I don't harbor aspirations of him being a star in the conformation ring (he's much too big for starters...70 cm at the withers and 96 lbs already) but I'm curious nonetheless. Obviously we're looking more at SV conformation, if that makes a difference. Many thanks to anyone who can help!


----------



## doggiedad (Dec 2, 2007)

i don't know enough about GSD's to critique them.
i like your dog. there's a lot of show dogs that
are Schutzhund trained.


----------



## Konotashi (Jan 11, 2010)

Can't really critique, but that second pic of him stacking is way overdone. 
His back hock should be perpendicular to the ground at a 90 degree angle, and on his other leg, the foot should be aligned with his penis. 
When they're overstretched like that, it makes them look terrible. In all the other photos though, he's beautiful. 
Honestly, I don't think I've seen an American line dog doing SchH before.


----------



## hoplite6 (Jun 18, 2012)

Very good coloring. I like his face/mask. Great looking dog.


----------



## trudy (Aug 25, 2008)

very nice looking, where did he come from?? and what is his pedigree?? I love seeing who is producing that which I like


----------



## mnbue (Aug 18, 2011)

Thanks guys! I think he's very handsome too, but I'm biased 

He's from Destiny Ridge Shepherds, here on Vancouver Island, BC. His pedigree is online: Pedigree: paris/giago litter

Thanks for the input about stacking him. Most of the criticisms about amateurs trying to stack seemed to be that they weren't stretched enough - I guess I overcompensated! Do you think the other "stacked" photo is close enough for someone to critique his build, or should I try again?


----------



## qbchottu (Jul 10, 2011)

When you are stacking, be sure to do it in a field or flat surface with good sun.
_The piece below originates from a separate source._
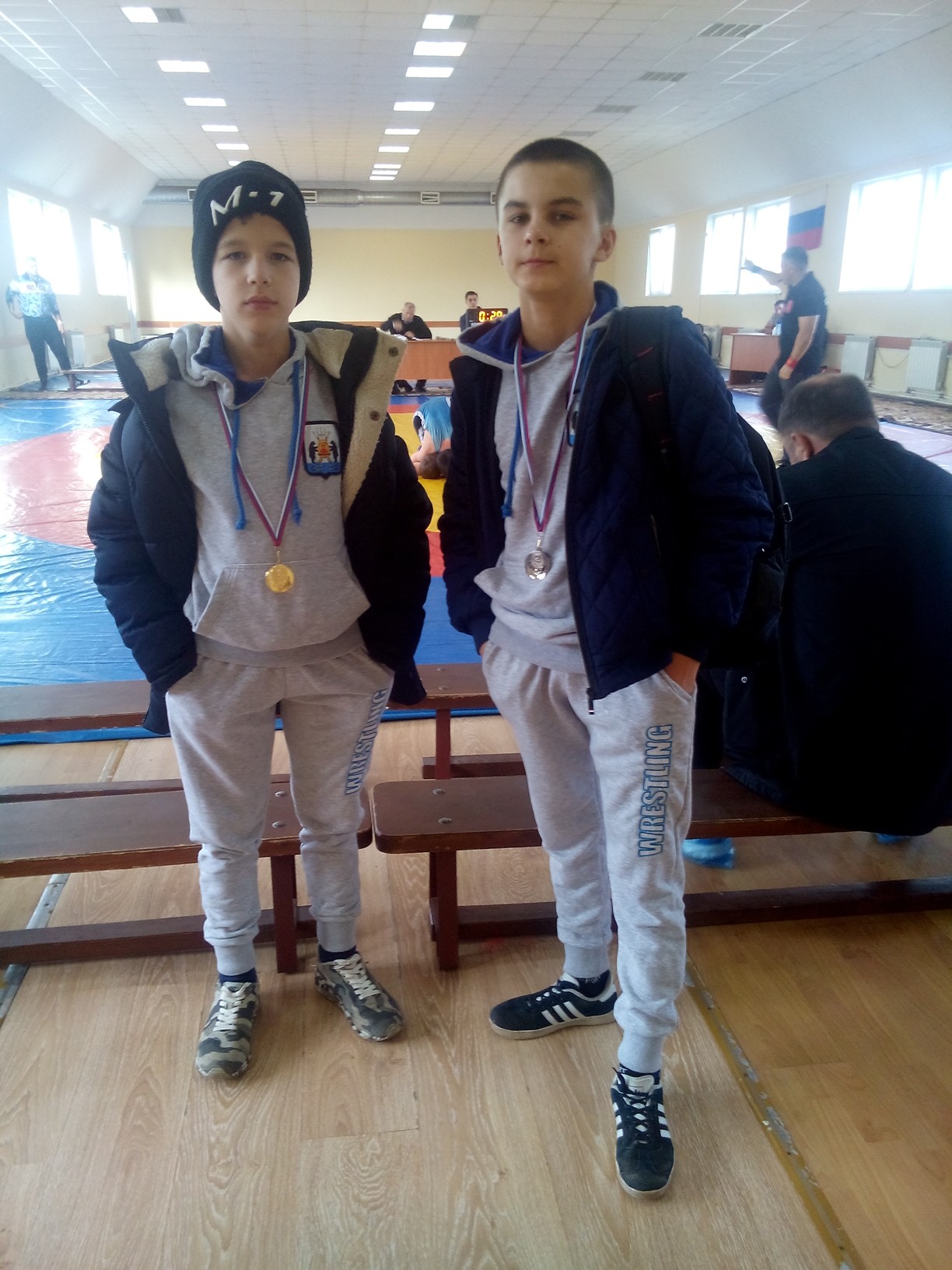 uzcOm9cATnc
Most of these pictures are in poor light or with too many obstructions to give a fair critique. Best case is to have one person stack, the handler out front of the dog so the dog has his focus up ahead and a third person take the photo. Do it in good sun and change up the direction a couple times so you can see which light exhibits your dog the best. 
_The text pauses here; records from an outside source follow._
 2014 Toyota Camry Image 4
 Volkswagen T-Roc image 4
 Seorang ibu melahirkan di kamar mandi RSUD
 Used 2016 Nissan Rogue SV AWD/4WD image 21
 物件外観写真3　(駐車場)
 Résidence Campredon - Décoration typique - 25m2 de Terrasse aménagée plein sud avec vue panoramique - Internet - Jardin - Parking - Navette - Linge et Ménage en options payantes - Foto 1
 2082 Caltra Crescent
This dog has a bit of rear and hock (common in your American lines) so I wouldn't overdo it with the stretching. His reach is long also so don't stretch him out. Front seems slightly bridged in a few of them so when you are stacking, make sure to keep his feet pointed out ahead and his legs perpendicular with the ground. Use a fur saver or thin leather collar when you are stacking. The thick collar makes his neck skin bunch up and makes him look heavier/loose. Seems a little down on his feet so try to stack him on sturdy ground. Feet look better in the kitchen table picture. Good expression and pigment so take your pictures in good light to showcase that color. Perhaps you could ask your club to help you with stacking the next time you go. It's better to stack when the dog is a bit tired.


----------